With Nietzsche, if we can choose values, we can also un-choose them or
make new ones. For Heidegger this is a
problem since as long as we think in terms of value positing rather than being
gripped by shared concerns, we will not find anything that elicits our
commitment.
According to Heidegger the trouble begins with Socrates’ and
Plato’s claim that true moral knowledge, like scientific knowledge, is
disinterested. Heidegger questions this
possibility and desirability of making everyday understanding totally explicit
(objective & disinterested). He
introduces the idea that the shared everyday skills, concerns, and practices
into which we are socialized provide the conditions necessary for people to
make sense of the world and their lives.
Our general know-how (“readiness-to-hand”) is the social tools for
understanding the world. Dreyfus’s uses a Styrofoam cup and a Japanese tea cup
as an example of cultural know-how. Each
arises out of a different cultural milieu, a different comportment and a
different way of presenting being. The
Styrofoam cup arises out of a challenging forth (our comportment) and an
enframing (our way of presenting being).
In contrast, great works of art such as the Greek temple, show a
different society’s means of being-in-the-world. This art work stood as an action and
construction of values. It stood for and
was a part of an Athenian’s values. The
Greeks whose practices were manifested and focused by the temple lived in a
moral space of gods, heroes, and slaves, a moral space that gave direction and
meaning to their lives. As an exemplar,
the work of art is beyond any rational system of articulating values. It is too deeply woven into the way we live
to be full articulated. (If a rational
system were possible, the exemplar would not be necessary.) Further, the work
of art is situated between world (culture) and the earth (nature) from which
the materials for art come. The material
side of the work of art, like the earth itself, resists rationalization. The work of art clarifies and unifies
practices but being a concrete thing it resists rationalization. Between earth
and (human) world, the work of art helps us stand in the clearing, yet as the
work participates in the earth, we realize that what is unconcealed in the
clearing is not the whole picture, the full disclosure of being. Since no interpretation can ever completely
capture what the work means, the work of art sets up a struggle between earth
and world. This struggle is a necessary
aspect of the way meaning inheres in human practices.
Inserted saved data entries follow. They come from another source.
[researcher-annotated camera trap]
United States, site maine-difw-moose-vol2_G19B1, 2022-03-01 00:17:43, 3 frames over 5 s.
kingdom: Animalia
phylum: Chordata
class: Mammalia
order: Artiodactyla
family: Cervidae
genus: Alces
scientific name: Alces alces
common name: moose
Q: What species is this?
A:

It is a fruitful struggle in that the
conflict of interpretations it sets up generates a culture’s history. Technology’s enframing demands full
disclosure and accounting of entities as standing reserve. In doing so, it forgets the guiding question
of being. The challenge, then, is to find marginal practices and works of art
that allow are common meanings for us.
Something we can all participate in and look to as focusing and
manifesting a moral space, how to live and die, what matters, etc.